Science, asked by keshini, 1 year ago

Why is there more matter than antimatter?

Answers

Answered by Shreya1331
0

In the first few moments of the Universe, enormous amounts of both matter and antimatter were created, and then moments later combined and annihilated generating the energy that drove the expansion of the Universe. But for some reason, there was an infinitesimal amount more matter than anti matter. Everything that we see today was that tiny fraction of matter that remained.

But why? Why was there more matter than antimatter right after the Big Bang? Researchers from the University of Melbourne think they might have an insight.

Just to give you an idea of the scale of the mystery facing researchers, here’s Associate Professor Martin Sevior of the University of Melborne’s School of Physics:

“Our universe is made up almost completely of matter. While we’re entirely used to this idea, this does not agree with our ideas of how mass and energy interact. According to these theories there should not be enough mass to enable the formation of stars and hence life.”

“In our standard model of particle physics, matter and antimatter are almost identical. Accordingly as they mix in the early universe they annihilate one another leaving very little to form stars and galaxies. The model does not come close to explaining the difference between matter and antimatter we see in the nature. The imbalance is a trillion times bigger than the model predicts.”

If the model predicts that matter and antimatter should have completely annihilated one another, why is there something, and not nothing?

The researchers have been using the KEK particle accelerator in Japan to create special particles called B-mesons. And it’s these particles which might provide the answer.

Mesons are particles which are made up of one quark, and one antiquark. They’re bound together by the strong nuclear force, and orbit one another, like the Earth and the moon. Because of quantum mechanics, the quark and antiquark can only orbit each other in very specific ways depending on the mass of the particles.

A B-meson is a particularly heavy particle, with more than 5 times the mass of a proton, due almost entirely to the mass of the B-quark. And it’s these B-mesons which require the most powerful particle accelerators to generate them.

In the KEK accelerator, the researchers were able to create both regular matter B-mesons and anti-B-mesons, and watch how they decayed.

“We looked at how the B-mesons decay as opposed to how the anti-B-mesons decay. What we find is that there are small differences in these processes. While most of our measurements confirm predictions of the Standard Model of Particle Physics, this new result appears to be in disagreement.

In the first few moments of the Universe, the anti-B-mesons might have decayed differently than their regular matter counterparts. By the time all the annihilations were complete, there was still enough matter left over to give us all the stars, planets and galaxies we see today.

Answered by puneet19
0
One of the experiments at CERN has observed D-mesons ‘flipping’ between matter and antimatter.

Antimatter is identical to normal matter but with opposite charge, spin and other quantum numbers. Mesons are a type of particle made up of a quark and an antiquark. Quarks are the particles that make up the protons and neutrons found in atomic nuclei, and come in six ‘flavours’ – known as ‘up’, ‘down’, ‘strange’, ‘charm’, ‘bottom’ and ‘top’.

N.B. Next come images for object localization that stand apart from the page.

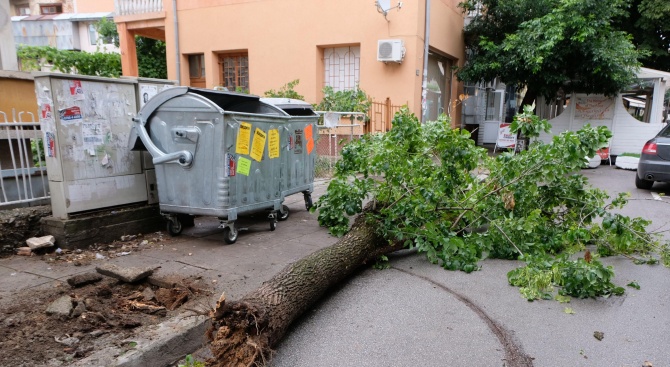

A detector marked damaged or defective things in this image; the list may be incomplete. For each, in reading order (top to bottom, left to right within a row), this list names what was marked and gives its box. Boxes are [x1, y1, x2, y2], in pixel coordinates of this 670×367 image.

broken concrete [96, 264, 154, 284]
broken concrete [46, 296, 73, 320]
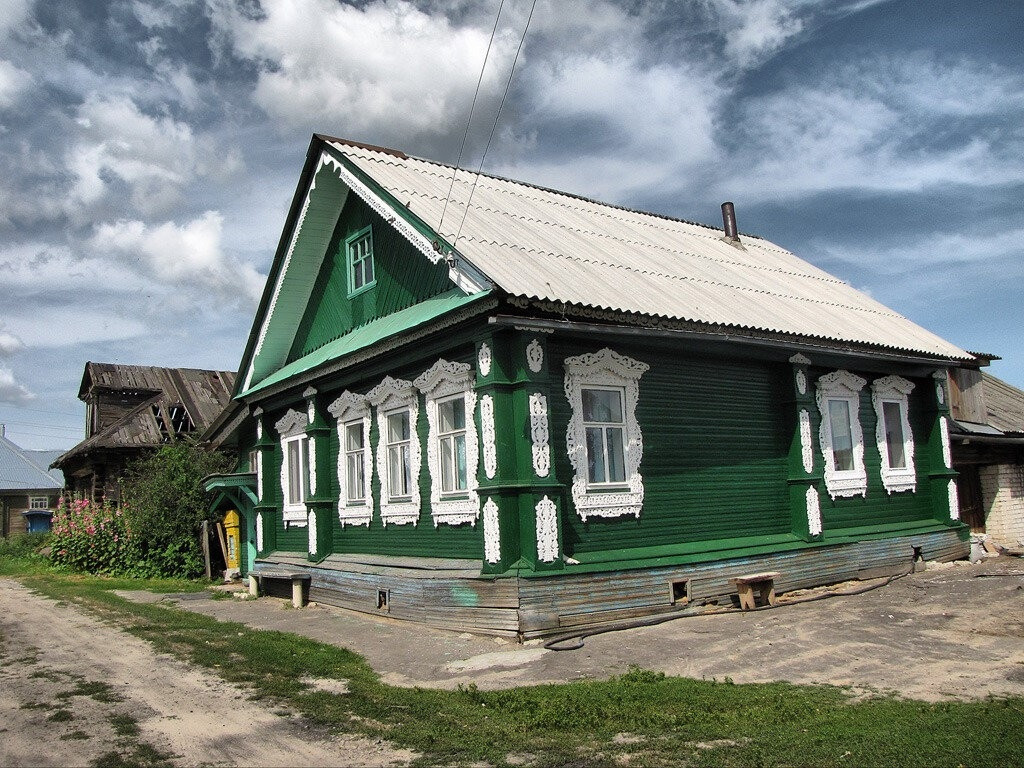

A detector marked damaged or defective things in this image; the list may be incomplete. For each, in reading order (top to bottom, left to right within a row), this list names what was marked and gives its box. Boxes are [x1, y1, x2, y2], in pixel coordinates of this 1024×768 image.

broken wooden roof [54, 364, 235, 466]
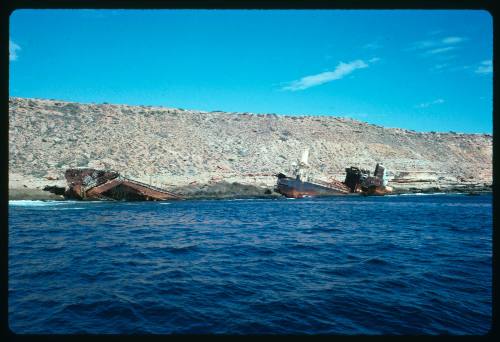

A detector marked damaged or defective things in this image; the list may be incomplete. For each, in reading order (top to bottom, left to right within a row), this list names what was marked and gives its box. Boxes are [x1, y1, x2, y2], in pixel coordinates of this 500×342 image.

rusted shipwreck [62, 168, 180, 200]
corroded metal hull [276, 176, 350, 198]
rusted shipwreck [276, 149, 392, 199]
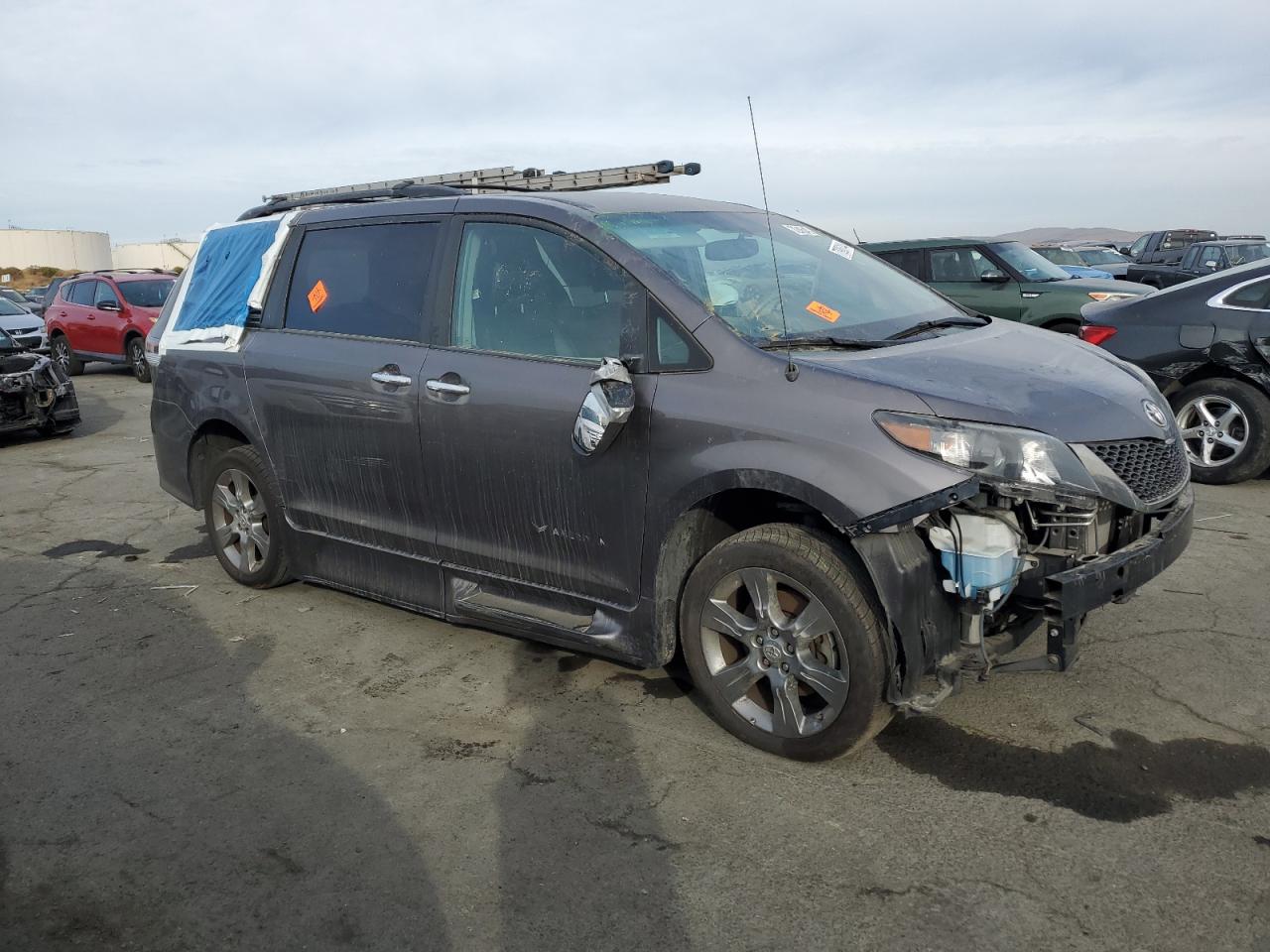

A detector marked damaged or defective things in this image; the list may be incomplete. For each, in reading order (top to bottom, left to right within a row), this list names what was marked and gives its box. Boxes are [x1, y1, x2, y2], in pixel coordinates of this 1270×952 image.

damaged front end [0, 350, 80, 438]
broken side mirror [576, 360, 635, 459]
damaged front end [853, 411, 1189, 715]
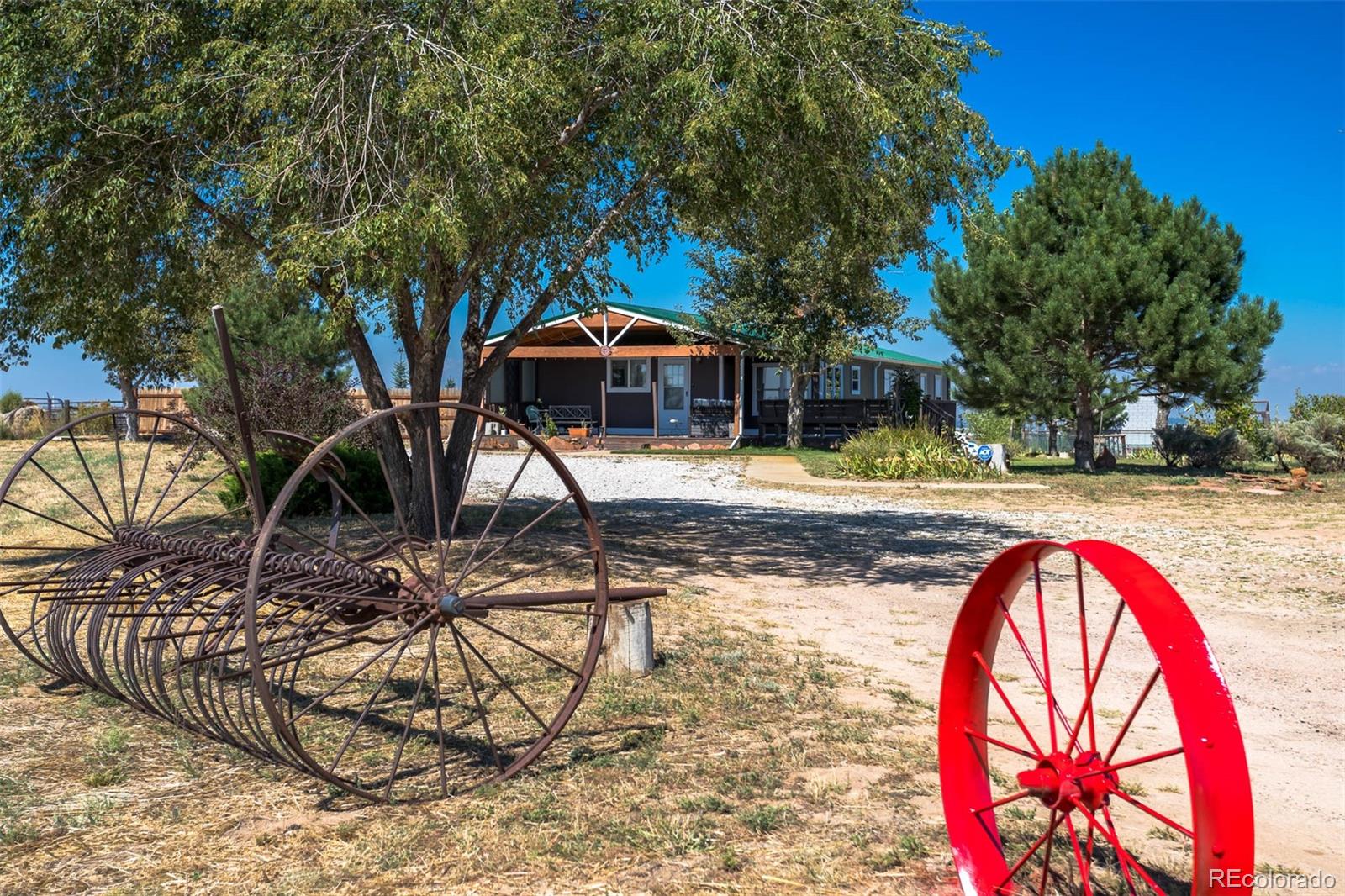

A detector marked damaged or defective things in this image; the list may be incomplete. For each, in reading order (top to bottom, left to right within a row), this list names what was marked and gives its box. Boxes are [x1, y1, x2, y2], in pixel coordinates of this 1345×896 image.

rusty spoked wheel [0, 406, 254, 688]
rusty antique hay rake [0, 310, 662, 796]
rusty spoked wheel [245, 400, 613, 796]
rusty spoked wheel [942, 540, 1253, 888]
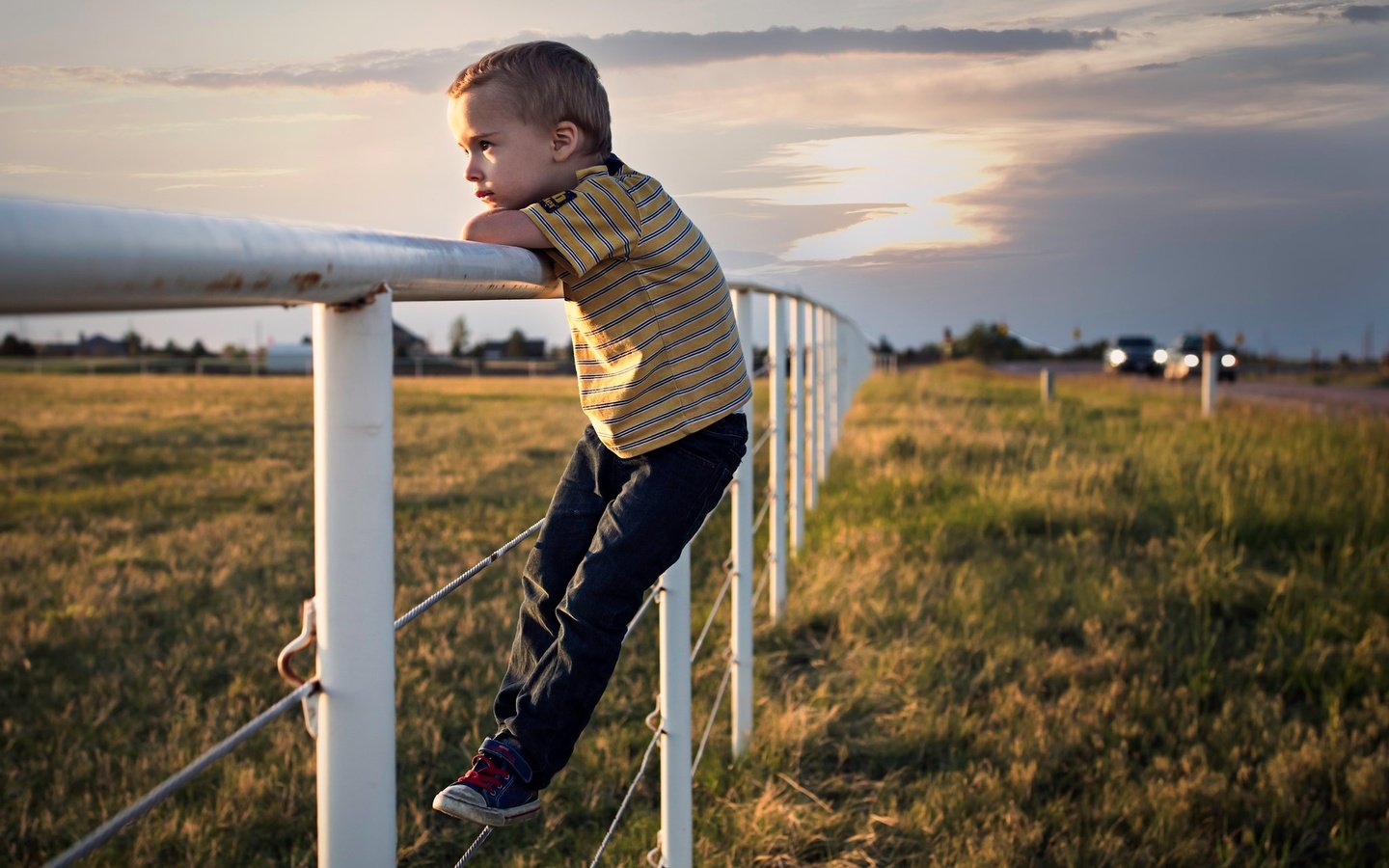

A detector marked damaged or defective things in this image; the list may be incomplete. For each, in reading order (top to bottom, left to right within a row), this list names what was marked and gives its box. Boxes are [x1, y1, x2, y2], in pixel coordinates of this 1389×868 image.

rusty spot on rail [205, 272, 244, 292]
rusty spot on rail [291, 269, 323, 292]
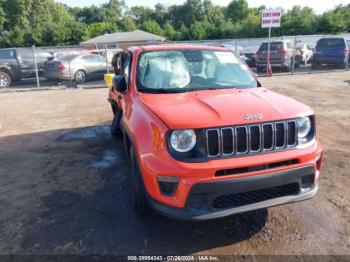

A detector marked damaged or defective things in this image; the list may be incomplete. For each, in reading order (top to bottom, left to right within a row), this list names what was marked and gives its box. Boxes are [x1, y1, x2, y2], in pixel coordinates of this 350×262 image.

damaged vehicle [108, 45, 322, 221]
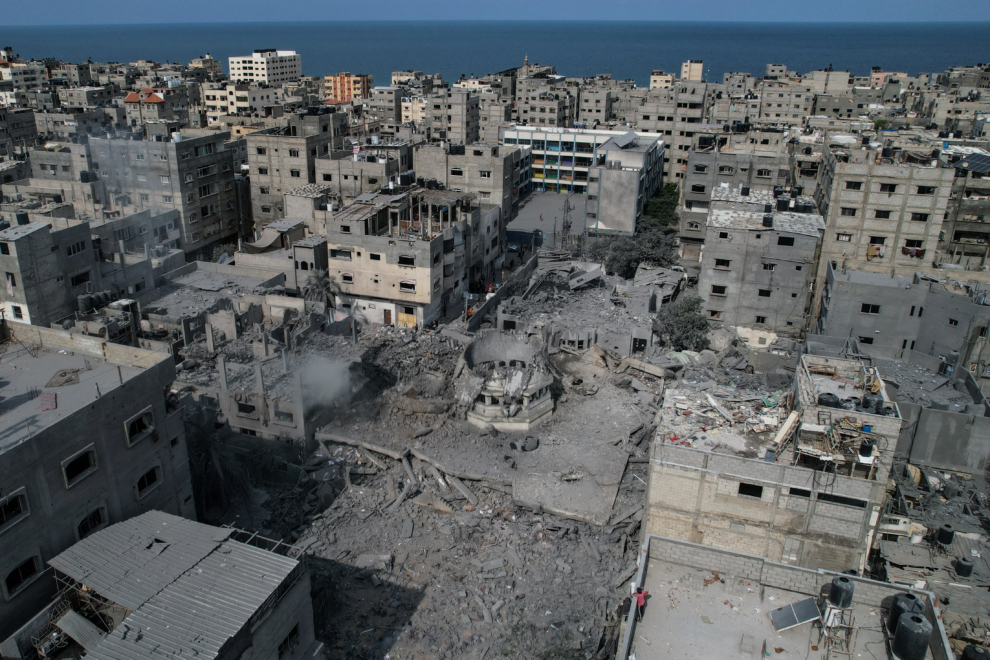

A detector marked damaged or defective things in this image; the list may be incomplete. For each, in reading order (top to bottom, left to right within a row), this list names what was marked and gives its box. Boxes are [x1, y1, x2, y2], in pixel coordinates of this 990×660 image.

damaged apartment building [326, 187, 500, 326]
damaged apartment building [0, 322, 196, 640]
damaged apartment building [652, 354, 908, 576]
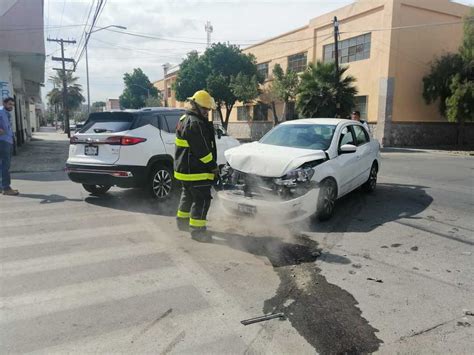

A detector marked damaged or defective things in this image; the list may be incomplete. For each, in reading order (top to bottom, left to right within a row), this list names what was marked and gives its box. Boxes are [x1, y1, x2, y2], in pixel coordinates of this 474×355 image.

damaged white car [219, 118, 382, 221]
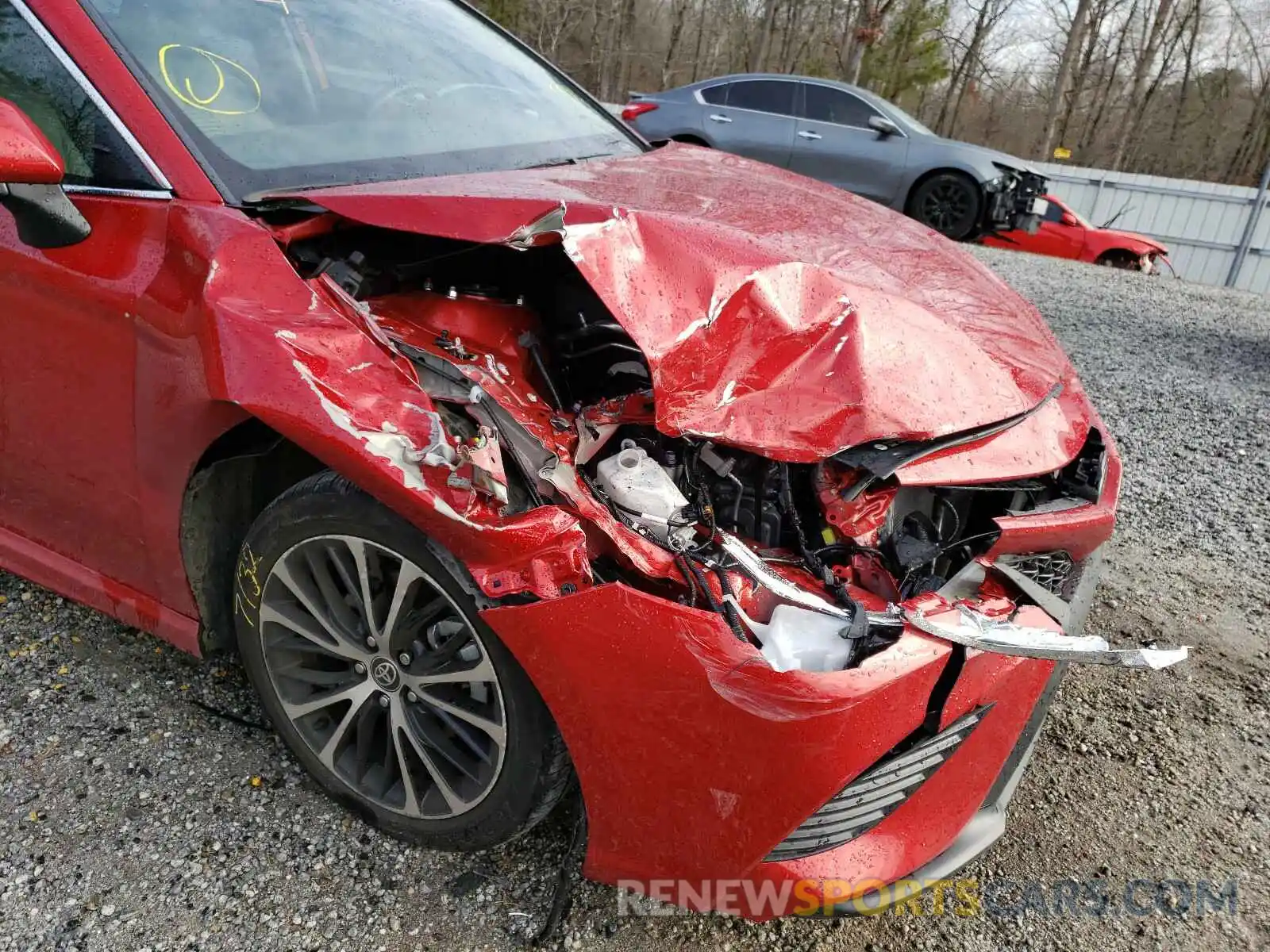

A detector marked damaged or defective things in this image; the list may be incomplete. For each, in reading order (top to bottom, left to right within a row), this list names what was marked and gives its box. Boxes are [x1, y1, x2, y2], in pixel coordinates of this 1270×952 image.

red wrecked car in background [980, 194, 1168, 274]
red damaged sedan [980, 194, 1168, 274]
torn sheet metal [294, 144, 1092, 479]
crushed hood [297, 143, 1092, 479]
broken plastic debris [909, 604, 1183, 670]
torn sheet metal [909, 604, 1183, 670]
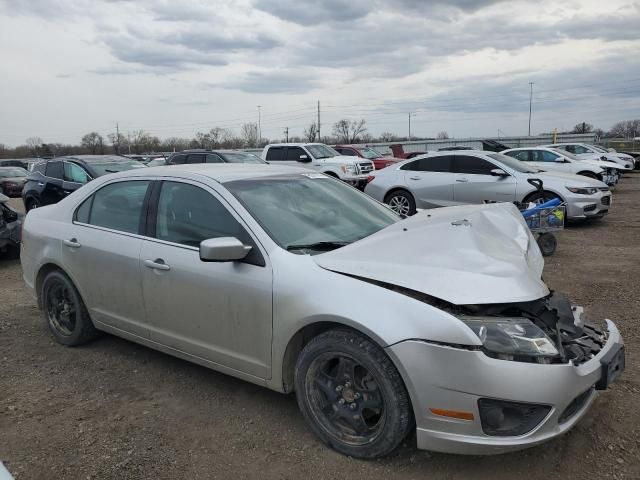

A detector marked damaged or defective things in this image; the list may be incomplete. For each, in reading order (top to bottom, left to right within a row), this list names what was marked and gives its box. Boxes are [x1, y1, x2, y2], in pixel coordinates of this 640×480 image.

damaged silver car [21, 165, 624, 458]
crumpled hood [312, 202, 548, 304]
broken front bumper [388, 318, 624, 454]
exposed headlight [458, 316, 556, 360]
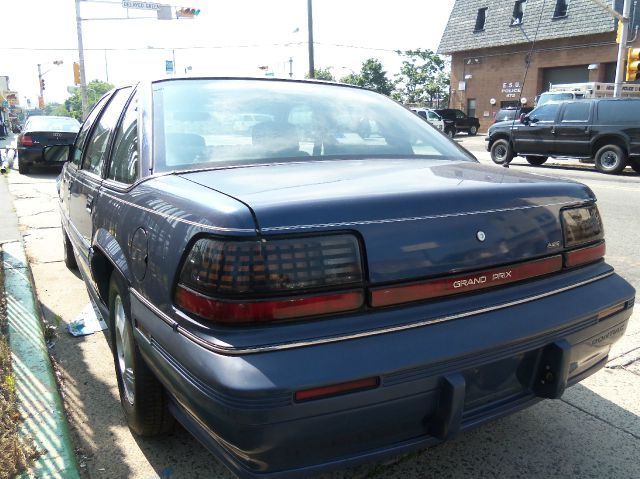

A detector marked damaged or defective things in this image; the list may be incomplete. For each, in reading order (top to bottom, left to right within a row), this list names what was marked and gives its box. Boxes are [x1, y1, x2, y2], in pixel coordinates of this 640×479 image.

crack in sidewalk [560, 398, 640, 442]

The D-mesons in the CERN experiment are made up of one charm quark and one charm antiquark. The physicists have witnessed the D-mesons oscillating between being a normal particle and an antiparticle, a process that has previously been observed in K-mesons (composed of a strange quark and an up or down antiquark) and B-mesons (a bottom antiquark and any of an up, down, strange or charm quark). When this happens, the constituent quark becomes an antiquark and vice-versa, so for example the antimatter partner to the K-meson is made up of a strange antiquark and a ‘normal’ up or down quark.

But in some cases this flip-flopping happens at different rates depending on whether a meson is transforming into an antimeson or the reverse is happening. Experiments in the 1960s showed that K-mesons are more likely to change from their antiparticles to their normal particles than the other way round, and some observations at Fermilab up to 2010 have suggested that the same is true of B-mesons.

This is an example of what is known as CP violation – an exception to the principle that physical laws should be the same for a particle as they are for an antiparticle with its direction reversed. This may help to explain why the universe appears to be made entirely of matter with no antimatter except that which is created in high-energy particle collisions.

One would expect the Big Bang to produce equal amounts of matter and antimatter, and, since the two annihilate one another on contact, this should have led to a universe with no particles, filled only with radiation.

This problem can be solved if there exists some process that favours matter over antimatter, leading to the excess that we see today.

Alternative explanations include the possibility that there are regions of the universe made of antimatter – which is thought to be unlikely since any overlap with matter regions would produce easily detectable radiation – and the suggestion that antimatter also exhibits gravitational repulsion, which would keep such regions separate.